The skinny, sallow, shambling, frightened victims of our industrial system, suffering from the effect of wartime shortages, who were given into our hands, were unrecognizable after six months of good food, fresh air, and physical training. They looked twice the size and, as we weighed and measured them, I am able to say that they put on an average of one inch in height and one stone in weight during their time with us … Beyond statistical measurement was their change in character, to ruddy, handsome, clear-eyed young men with square shoulders who stood up straight and were afraid of no one, not even the sergeant major.

In ‘the dark days’, as Carrington called them, of 1918, these boys would not receive even six months’ training. In time, questions would be asked in the Commons about this. The new Undersecretary of State for War, James Macpherson, replied:

The minimum period of training for such lads is four months, I can assure my Hon. Friend that no lads have been sent to France unless they are sufficiently trained to take their place in the firing line.

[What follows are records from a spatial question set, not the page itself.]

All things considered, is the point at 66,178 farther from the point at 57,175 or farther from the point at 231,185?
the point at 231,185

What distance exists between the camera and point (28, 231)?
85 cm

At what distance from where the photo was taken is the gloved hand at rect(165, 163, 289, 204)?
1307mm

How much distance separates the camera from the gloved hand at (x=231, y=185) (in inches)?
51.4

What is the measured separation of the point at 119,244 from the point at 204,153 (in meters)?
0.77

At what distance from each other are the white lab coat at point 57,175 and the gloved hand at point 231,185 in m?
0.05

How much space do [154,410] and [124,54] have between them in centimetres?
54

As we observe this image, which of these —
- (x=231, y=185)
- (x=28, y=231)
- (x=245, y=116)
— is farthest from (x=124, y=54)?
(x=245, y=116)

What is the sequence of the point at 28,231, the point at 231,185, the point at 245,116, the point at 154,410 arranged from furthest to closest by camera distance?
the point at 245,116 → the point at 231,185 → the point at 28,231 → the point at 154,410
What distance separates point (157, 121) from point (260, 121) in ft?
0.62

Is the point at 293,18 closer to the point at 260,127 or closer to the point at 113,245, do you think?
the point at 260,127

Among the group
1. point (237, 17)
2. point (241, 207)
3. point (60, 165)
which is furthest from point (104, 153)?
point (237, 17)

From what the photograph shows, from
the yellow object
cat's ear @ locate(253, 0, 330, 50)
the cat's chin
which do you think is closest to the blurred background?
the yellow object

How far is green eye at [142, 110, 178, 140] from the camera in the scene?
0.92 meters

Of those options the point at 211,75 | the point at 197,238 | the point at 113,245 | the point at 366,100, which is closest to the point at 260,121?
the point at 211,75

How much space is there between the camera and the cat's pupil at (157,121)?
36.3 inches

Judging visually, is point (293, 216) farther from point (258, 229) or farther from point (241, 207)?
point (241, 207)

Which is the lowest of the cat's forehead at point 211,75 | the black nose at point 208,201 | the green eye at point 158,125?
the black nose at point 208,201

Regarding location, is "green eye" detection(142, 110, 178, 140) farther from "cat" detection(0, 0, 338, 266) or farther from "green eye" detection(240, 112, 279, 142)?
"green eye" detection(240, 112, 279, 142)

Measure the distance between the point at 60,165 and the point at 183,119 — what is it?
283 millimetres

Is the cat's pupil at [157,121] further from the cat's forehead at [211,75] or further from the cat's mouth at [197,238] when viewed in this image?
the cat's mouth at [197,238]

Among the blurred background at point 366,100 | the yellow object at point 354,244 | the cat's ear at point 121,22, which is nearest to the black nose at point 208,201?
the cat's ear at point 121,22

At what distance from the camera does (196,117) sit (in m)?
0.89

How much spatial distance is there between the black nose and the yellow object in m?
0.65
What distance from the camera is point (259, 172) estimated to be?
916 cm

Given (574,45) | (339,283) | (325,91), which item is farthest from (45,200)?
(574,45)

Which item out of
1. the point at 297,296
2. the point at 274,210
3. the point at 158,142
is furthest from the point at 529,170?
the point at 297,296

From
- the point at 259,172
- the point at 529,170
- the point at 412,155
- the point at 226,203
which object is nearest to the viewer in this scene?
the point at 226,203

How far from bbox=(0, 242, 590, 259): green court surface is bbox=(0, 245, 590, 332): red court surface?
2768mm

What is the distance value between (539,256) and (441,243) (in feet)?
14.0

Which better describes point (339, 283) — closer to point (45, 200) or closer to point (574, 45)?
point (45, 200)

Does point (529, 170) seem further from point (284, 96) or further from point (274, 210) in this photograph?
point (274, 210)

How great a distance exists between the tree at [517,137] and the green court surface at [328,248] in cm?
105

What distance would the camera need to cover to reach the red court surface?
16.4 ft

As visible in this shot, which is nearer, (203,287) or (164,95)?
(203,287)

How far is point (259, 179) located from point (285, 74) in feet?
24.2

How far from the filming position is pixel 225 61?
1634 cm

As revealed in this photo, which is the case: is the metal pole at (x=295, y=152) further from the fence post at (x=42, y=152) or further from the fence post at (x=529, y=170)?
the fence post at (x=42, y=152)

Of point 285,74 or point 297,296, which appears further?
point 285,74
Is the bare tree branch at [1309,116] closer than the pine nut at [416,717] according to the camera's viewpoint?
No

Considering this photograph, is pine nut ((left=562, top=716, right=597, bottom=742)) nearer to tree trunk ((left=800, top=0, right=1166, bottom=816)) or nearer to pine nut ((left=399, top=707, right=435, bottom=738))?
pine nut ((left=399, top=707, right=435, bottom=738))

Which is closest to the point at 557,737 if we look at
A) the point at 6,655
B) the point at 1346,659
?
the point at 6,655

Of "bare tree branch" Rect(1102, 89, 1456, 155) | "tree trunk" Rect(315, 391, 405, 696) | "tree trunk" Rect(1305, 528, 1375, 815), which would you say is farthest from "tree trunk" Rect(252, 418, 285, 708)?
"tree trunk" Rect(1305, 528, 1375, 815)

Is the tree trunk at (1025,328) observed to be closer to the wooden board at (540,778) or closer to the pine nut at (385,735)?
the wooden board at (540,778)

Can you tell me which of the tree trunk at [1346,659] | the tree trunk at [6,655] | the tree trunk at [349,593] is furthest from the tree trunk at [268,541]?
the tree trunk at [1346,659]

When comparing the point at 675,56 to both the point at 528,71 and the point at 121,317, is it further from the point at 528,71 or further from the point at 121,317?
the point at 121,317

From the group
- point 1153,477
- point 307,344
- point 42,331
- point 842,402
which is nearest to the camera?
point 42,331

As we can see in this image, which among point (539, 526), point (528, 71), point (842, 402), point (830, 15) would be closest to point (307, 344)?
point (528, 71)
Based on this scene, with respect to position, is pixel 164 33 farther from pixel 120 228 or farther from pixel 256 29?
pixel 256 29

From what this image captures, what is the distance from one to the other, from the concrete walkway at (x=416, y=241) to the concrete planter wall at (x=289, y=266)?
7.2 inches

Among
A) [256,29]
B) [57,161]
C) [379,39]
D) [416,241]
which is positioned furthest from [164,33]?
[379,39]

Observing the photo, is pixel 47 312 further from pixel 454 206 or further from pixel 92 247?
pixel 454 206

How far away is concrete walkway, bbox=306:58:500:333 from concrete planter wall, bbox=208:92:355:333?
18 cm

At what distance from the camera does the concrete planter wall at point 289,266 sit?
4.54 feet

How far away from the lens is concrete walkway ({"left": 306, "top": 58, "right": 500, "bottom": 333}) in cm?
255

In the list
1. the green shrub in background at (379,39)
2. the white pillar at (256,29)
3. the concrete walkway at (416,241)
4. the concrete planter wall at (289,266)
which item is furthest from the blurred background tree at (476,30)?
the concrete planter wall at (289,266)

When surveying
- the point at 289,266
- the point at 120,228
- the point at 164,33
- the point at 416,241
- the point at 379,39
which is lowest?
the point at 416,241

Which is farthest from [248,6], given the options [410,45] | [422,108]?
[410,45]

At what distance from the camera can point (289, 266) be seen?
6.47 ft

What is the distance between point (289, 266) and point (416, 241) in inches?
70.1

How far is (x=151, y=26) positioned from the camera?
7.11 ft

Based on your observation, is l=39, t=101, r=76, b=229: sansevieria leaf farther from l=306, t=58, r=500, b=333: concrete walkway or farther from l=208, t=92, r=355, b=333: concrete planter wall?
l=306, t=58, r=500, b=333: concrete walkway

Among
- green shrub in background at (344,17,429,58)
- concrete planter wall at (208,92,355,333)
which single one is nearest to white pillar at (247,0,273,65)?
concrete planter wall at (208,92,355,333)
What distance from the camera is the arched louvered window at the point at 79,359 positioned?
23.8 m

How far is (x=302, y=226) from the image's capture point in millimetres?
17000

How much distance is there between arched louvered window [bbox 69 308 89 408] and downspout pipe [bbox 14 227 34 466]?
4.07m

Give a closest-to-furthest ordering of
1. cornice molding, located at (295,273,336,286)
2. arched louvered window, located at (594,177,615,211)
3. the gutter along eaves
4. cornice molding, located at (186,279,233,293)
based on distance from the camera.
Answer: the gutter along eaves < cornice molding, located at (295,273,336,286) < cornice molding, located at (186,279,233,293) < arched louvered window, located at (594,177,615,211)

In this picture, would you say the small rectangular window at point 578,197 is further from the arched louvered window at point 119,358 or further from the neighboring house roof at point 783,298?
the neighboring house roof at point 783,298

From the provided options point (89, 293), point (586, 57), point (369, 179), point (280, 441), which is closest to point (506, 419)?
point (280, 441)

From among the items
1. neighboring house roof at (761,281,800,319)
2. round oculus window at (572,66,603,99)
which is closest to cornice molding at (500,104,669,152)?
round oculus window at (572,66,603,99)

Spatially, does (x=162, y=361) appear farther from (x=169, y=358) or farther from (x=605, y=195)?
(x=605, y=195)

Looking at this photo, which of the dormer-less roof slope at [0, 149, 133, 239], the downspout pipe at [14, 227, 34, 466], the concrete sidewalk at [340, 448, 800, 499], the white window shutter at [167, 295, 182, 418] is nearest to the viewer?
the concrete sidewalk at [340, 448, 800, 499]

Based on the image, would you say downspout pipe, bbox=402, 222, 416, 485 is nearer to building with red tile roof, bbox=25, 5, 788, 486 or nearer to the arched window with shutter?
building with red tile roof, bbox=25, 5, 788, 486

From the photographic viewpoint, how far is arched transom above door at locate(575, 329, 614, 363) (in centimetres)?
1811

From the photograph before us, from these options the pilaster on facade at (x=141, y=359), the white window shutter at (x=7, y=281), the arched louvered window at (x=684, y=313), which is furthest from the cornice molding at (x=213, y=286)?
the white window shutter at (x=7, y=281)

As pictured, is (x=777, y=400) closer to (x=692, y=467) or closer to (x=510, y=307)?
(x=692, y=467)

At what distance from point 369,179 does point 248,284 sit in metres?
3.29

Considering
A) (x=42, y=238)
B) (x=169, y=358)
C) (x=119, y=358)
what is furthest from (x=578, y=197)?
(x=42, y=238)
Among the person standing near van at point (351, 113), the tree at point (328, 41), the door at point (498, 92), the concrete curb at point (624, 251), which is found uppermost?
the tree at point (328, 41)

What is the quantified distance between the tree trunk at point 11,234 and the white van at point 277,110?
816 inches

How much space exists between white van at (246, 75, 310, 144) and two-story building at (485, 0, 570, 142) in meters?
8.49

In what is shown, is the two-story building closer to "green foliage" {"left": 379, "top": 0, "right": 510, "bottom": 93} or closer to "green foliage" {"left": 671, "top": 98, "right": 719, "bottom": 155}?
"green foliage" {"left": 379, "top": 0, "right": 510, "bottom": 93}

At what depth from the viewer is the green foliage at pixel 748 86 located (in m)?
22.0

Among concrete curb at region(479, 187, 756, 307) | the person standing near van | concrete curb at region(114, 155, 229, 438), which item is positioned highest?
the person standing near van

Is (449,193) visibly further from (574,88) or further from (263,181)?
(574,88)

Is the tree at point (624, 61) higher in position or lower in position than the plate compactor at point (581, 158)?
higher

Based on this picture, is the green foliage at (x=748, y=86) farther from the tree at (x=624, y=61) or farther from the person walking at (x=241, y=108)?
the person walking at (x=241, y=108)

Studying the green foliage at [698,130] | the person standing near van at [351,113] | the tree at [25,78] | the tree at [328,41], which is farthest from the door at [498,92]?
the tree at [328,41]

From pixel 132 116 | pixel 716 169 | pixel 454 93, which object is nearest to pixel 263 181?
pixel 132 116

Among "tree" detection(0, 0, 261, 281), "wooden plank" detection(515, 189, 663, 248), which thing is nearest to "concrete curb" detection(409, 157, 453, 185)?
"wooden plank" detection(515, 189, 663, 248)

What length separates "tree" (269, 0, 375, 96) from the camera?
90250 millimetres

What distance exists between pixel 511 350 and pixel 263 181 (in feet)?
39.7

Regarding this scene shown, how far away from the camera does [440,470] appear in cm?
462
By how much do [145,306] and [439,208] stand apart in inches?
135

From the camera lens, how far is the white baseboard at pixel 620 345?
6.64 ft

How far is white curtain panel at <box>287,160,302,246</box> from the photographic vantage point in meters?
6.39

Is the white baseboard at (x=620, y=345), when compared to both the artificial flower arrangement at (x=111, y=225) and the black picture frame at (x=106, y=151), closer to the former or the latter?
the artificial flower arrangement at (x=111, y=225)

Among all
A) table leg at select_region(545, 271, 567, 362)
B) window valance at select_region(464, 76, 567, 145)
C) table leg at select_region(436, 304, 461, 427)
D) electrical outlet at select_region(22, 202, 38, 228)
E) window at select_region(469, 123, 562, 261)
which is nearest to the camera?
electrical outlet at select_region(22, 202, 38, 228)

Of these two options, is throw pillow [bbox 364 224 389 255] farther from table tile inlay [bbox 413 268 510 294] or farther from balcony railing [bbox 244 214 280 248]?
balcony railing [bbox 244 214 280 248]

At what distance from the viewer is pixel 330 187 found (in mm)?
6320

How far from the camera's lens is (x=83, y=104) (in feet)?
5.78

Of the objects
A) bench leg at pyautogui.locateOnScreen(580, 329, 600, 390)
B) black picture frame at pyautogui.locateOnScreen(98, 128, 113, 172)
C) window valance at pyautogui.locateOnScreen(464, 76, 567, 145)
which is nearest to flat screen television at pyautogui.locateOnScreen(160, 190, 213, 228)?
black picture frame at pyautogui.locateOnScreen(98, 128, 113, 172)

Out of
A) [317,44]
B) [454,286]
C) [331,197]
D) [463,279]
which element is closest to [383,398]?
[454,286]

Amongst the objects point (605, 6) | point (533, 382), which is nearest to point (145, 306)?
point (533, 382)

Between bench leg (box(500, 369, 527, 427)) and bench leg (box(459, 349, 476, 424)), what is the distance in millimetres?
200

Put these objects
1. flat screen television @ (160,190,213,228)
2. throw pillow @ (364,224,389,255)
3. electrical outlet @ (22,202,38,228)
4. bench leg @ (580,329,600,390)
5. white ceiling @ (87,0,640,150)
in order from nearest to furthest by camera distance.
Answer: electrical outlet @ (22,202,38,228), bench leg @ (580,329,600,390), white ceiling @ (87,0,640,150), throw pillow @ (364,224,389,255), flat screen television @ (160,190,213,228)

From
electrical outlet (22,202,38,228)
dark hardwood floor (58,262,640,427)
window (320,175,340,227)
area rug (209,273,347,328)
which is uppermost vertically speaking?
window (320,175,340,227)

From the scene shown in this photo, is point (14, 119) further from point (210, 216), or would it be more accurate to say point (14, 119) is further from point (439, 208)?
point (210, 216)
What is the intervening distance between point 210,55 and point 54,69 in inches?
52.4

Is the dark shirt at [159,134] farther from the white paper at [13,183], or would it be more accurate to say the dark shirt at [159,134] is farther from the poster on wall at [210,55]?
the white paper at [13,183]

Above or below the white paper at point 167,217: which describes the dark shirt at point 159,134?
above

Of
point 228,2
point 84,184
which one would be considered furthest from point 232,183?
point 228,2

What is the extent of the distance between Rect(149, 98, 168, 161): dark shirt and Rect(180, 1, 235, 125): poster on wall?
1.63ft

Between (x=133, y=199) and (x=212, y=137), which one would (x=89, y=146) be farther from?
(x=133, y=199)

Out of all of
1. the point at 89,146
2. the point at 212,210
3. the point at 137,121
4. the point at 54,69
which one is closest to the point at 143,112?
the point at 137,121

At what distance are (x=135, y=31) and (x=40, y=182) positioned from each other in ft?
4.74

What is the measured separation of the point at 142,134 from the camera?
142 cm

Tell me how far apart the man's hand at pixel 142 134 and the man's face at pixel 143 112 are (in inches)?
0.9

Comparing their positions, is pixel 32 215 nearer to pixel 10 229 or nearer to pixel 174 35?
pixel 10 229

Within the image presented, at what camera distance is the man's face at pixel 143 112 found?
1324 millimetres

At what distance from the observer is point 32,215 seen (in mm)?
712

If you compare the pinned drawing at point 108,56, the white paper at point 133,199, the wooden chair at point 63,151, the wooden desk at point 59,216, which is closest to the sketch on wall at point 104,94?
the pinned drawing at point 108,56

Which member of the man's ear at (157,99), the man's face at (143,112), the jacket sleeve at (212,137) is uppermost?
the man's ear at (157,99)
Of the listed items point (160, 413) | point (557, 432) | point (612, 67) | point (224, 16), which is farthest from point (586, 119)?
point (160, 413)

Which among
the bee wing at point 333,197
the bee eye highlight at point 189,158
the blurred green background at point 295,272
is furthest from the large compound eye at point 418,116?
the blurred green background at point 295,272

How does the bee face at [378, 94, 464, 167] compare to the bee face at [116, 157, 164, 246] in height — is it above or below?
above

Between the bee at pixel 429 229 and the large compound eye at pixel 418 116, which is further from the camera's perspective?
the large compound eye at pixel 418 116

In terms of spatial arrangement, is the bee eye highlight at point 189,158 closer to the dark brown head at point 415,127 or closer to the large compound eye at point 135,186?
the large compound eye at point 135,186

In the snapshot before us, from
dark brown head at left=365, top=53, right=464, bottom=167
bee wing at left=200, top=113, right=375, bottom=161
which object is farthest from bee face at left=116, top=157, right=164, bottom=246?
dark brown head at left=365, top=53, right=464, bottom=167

There were allegations that some boys had received just fourteen weeks’ training, denied at the time but later conceded by
the Government. Fourteen weeks or four months, either way the time granted for training had been shortened dangerously and it was a moot point whether it was possible to teach a boy to be a competent soldier while simultaneously developing him physically.

The boys’ departure for the Western Front was ‘painful’ to witness, according to Carrington.

I knew well that under their forced cheerfulness there were mixed sentiments and I did not much like the headmaster’s – I mean the colonel’s – set speech of valediction. The boys suddenly looked much younger, loaded down with their marching order, their new steel helmets and gas masks, their pouches stocked with live ammunition, and with their iron rations tied to their packs at the last moment in white linen bags – the unmistakable sign by which you recognized a new draft in France.

There was anything but cheerfulness as far as Private Percy Williams was concerned. Percy, a lad from the heart of Wales, was feeling miserable and not in the slightest patriotic. He had prayed long and hard that this day would never come.

You may call me a bit of a coward, but I didn’t want to join the army. I could see by the casualty lists that so many had died during the Battle of the Somme, I could read between the lines and I was hoping and hoping that the war would be finished before I was called up.

Soon after his eighteenth birthday in September 1917 Percy received a telegram directing him to Whitchurch Barracks in Cardiff. He left home feeling very apprehensive, clinging to the belief that he would not be sent abroad until he was nineteen; that was what he had been told.

Not a bit of it. I was sent abroad at the end of March 1918. In the short time I was out in France, I hoped, along with others, that I’d get a blighty, a slight wound that would get me back to England.